- **EXTRACT**
Alternatively, one/both of the the original entries can be omitted.

Archived feeds

When there are many entries, the producer can split the logical feed into multiple Atom Feed Documents. These form a linked list, using the prev-archive link.

For example, the start of the linked list is the subscription document:

<?xml version="1.0" encoding="utf-8"?>
<feed xmlns="http://www.w3.org/2005/Atom">
  <link rel="prev-archive" href="http://example.org/feed/L99"/>
  <updated>2012-11-01T14:00:00Z</updated>
  ...
</feed>

The prev-archive link resolves to the following archive document:

<?xml version="1.0" encoding="utf-8"?>
<feed xmlns="http://www.w3.org/2005/Atom">
  <link rel="prev-archive" href="http://example.org/feed/L98"/>
  <updated>2012-10-31T14:00:00Z</updated>
  ...
</feed>

The prev-archive link resolves to the following archive document:

<?xml version="1.0" encoding="utf-8"?>
<feed xmlns="http://www.w3.org/2005/Atom">
  <link rel="prev-archive" href="http://example.org/feed/L97"/>
  <updated>2012-10-30T14:00:00Z</updated>
  ...
</feed>

And so on, until the oldest archive document which does not have a prev-archive link.

<?xml version="1.0" encoding="utf-8"?>
<feed xmlns="http://www.w3.org/2005/Atom">
  <updated>2012-01-01T14:00:00Z</updated>
  ...
</feed>

Complete feeds introduction

An alternative method for representing deletions can be used by providers that do not track deleted metadata records. All entries for that metadata record are simply removed from the logical feed and the Atom Feed Document is marked as complete with the fh:complete element.

This avoids the need for deletion entries. But it requires the entire logical feed to be entirely represented by a single Atom Feed Document. Therefore, this approach is not recommended when there are many entries.

Consumers processing this Atom Feed Document can detect deleted metadata record by the absence an entry for it.

Example of complete feeds

The previous example showing a deleted metatdata record can be represented as:

<?xml version="1.0" encoding="utf-8"?>
<feed xmlns="http://www.w3.org/2005/Atom"
  xmlns:fh="http://purl.org/syndication/history/1.0">
  <updated>2012-11-01T14:00:00Z</updated>
  <id>urn:uuid:953d1150-ff9a-41c0-975b-d1fbe17c3dd8</id>
  <title>Alternate delete example</title>
  
  <fh:complete/>
  
  <entry>
    <title>Test 2 (modified)</title>
    <id>urn:uuid:24870a63-01ae-4fed-878b-2ec8d498cfd0</id>
    <updated>2011-12-10T20:00:00Z</updated>
    <link rel="alternate" type="application/atom+xml" href="http://example.org/entry/t2.atom-rdc"/>
  </entry>

  <entry>
    <title>Test 2</title>
    <id>urn:uuid:24870a63-01ae-4fed-878b-2ec8d498cfd0</id>
    <updated>2011-12-10T15:30:02Z</updated>
    <link rel="alternate" type="application/atom+xml" href="http://example.org/entry/t2.atom-rdc"/>
  </entry>
</feed>

As before, the original entry for the updated metadata record can be omitted.

- **ENTRIES SHOWN**
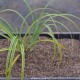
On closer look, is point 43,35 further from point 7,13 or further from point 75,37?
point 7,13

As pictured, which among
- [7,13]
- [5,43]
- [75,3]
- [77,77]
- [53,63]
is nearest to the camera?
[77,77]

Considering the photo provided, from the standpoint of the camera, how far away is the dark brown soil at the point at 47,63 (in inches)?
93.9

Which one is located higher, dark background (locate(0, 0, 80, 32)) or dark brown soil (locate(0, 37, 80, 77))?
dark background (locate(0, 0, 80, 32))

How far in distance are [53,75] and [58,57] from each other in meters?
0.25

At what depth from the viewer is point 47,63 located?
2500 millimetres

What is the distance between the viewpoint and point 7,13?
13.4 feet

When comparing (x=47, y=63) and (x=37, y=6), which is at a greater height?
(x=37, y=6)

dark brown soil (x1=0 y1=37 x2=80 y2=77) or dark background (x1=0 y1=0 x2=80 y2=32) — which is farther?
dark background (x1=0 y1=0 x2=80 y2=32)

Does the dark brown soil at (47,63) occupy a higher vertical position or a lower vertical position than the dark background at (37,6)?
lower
==
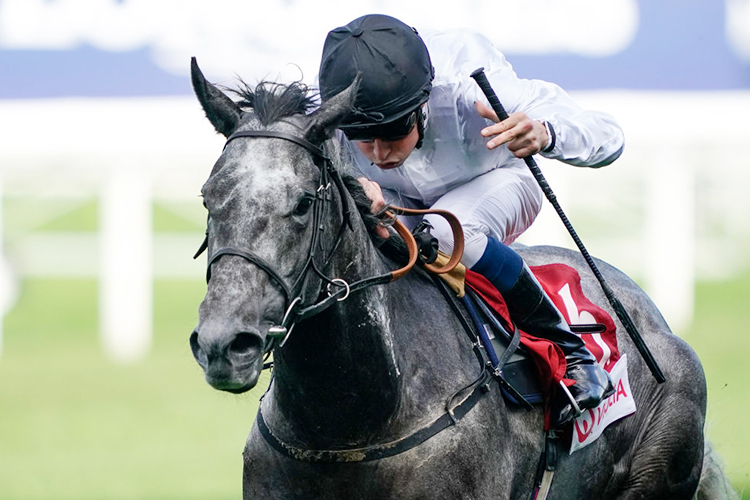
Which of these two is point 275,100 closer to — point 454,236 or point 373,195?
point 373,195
* * *
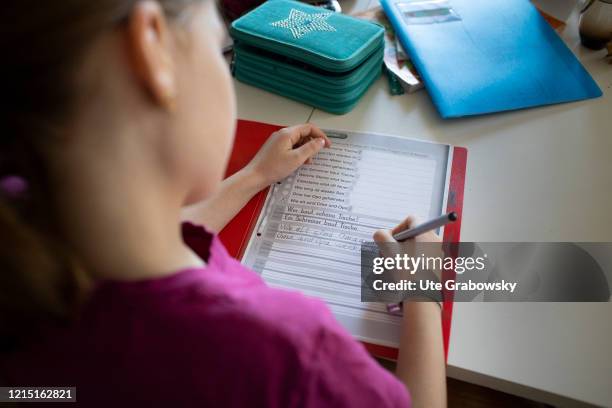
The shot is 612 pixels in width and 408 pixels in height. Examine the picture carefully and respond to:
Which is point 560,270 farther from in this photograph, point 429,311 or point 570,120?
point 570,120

- **REQUIRED TASK 1**
According to the extract, when is the complete-feed approach not recommended?
- **REQUIRED TASK 2**
Pull out every line of the records that contains the string "lower", matching its case exactly.
The extract and the records are separate material and have no connection to each other.

- **COMPLETE OUTPUT 1**
When there are many entries.

- **COMPLETE OUTPUT 2**
Does the dark brown soil at (47,63) occupy a higher vertical position or a lower vertical position than the dark background at (37,6)?
lower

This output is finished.